— Provided records —
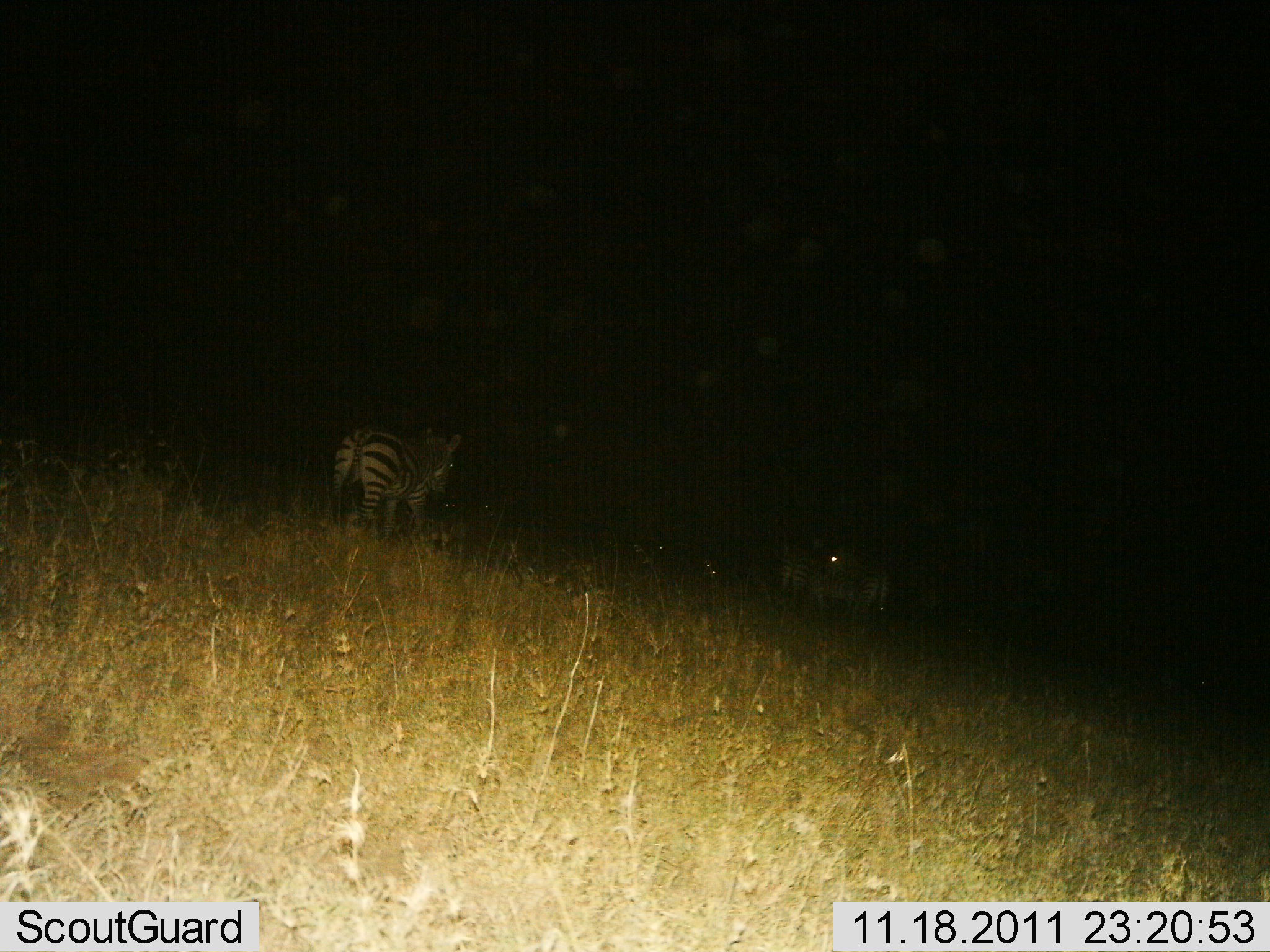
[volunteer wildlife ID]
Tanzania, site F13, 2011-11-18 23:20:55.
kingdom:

==

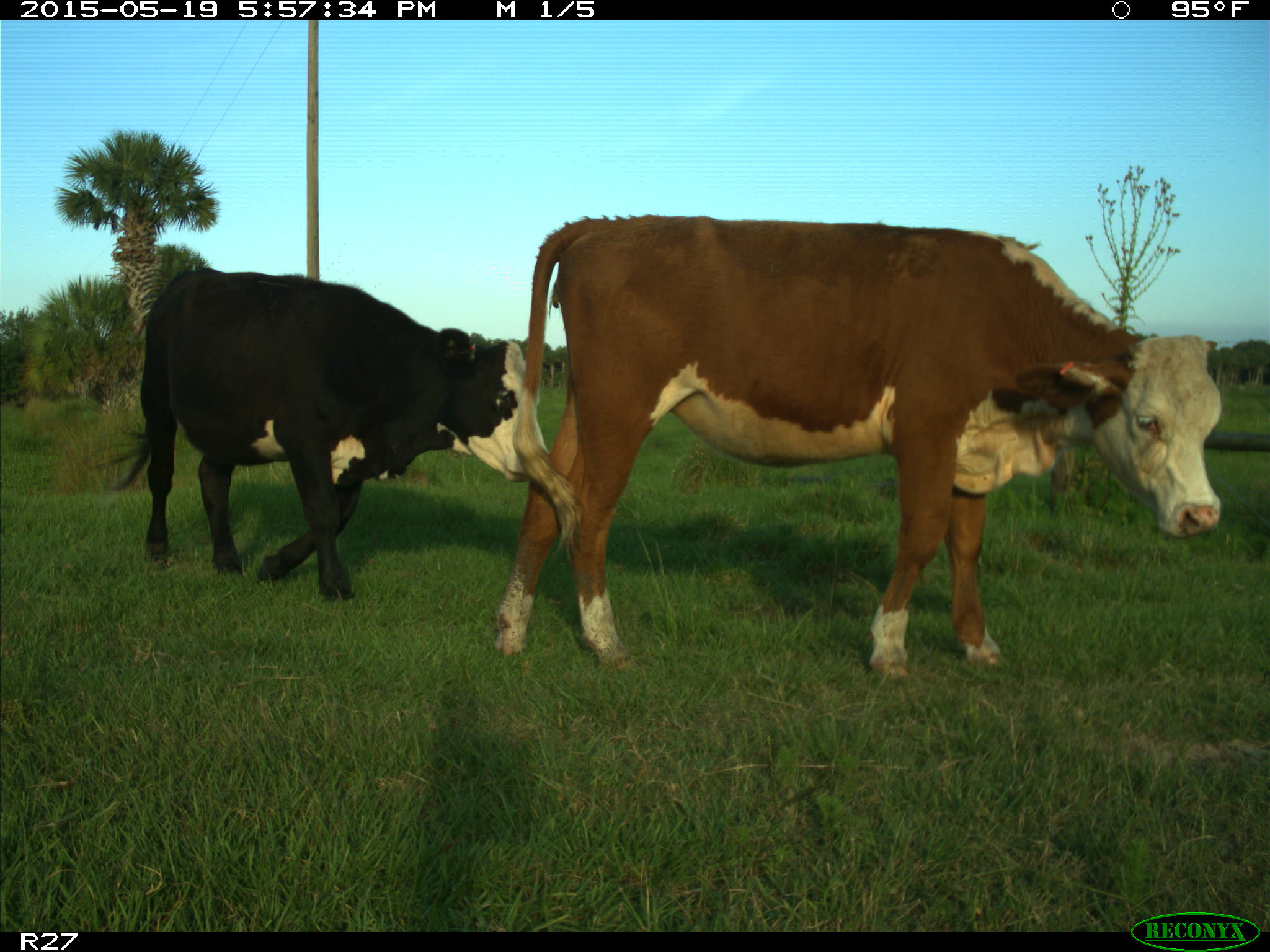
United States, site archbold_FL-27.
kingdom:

— Required work —
Your response should contain each line of the listing in which the word "site" occurs.

— Answer box —
Tanzania, site F13, 2011-11-18 23:20:55.
United States, site archbold_FL-27.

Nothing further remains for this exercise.